Amazing behind-the-scenes tour this weekend
We had another great TEDx outing this week and got a tour of a new exhibit at the Singapore ArtScience Museum by the designer Cesar Jung-Harada himself. The exhibition, An Ocean City Imagined, showcases three technologies that Cesar, a professor at the Singapore Insitute of Technology is researching and testing. All these technologies come as a response to the adverse effects of climate change and lead to a more sustainable future. The coolest part to me was that he isn’t just telling people how bad climate change could be and coming up with ideas, but is actually building these new technologies and testing them with some of the people that will need them the most, disadvantaged communities in places like Indonesia. I was most interested in his ocean solar hydrogen power units that create clean energy that fishing communities can use to power their homes or sell on the market for profit. Indonesia has around 18,000 islands and over 6,000 of those are populated, many by people who make their living by fishing. For these communities, fuel is extremely expensive as they live in remote areas. They need fuel to power their boats, ride motorbikes to get to their boats, cook, and run generators to power lights, TVs and charge their phones. All of these needs can be met by these ocean solar hydrogen units that create power simply from water and sun, which are abundant right where these people already live.

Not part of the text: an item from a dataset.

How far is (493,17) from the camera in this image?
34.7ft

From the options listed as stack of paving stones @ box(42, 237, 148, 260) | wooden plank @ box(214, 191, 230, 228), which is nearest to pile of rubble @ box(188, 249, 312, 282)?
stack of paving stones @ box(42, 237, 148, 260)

An Internation Ocean Station as imagined by Cesar Jung-Harada

What I watched this weekend
In anticipation of an upcoming business trip to Tokyo, I started rewatching one of my favorite shows, Midnight Diner. This episodic Japanese series can be found on Netflix and each episode showcases a story with characters that have a connection to a specific dish, often Japanese comfort food. The main character is a chef everyone calls “Master” who runs a small restaurant in the Shinjuku district of Tokyo. The restaurant is only open from midnight to 7am, and although there is only one dish listed on the menu, pork miso soup, the master cooks whatever customers request as long as he has the ingredients on hand. These hours attract all kinds of interesting folks, and although the master takes a stereotypical bartender role usually just listening rather than acting, unlike most protagonists of a show; he provides comfort and connections with his food and the feelings people have when they eat it. As a foodie, I enjoy the realism of this show, focusing on food that evokes memories in the characters rather than being super expensive or fancy-looking. But it is really the characters that make this show remarkable, nothing is overdone and they remain realistic but memorable. If you haven’t watched it, check it out!

I hope everyone has a great week closing Q3 out strong!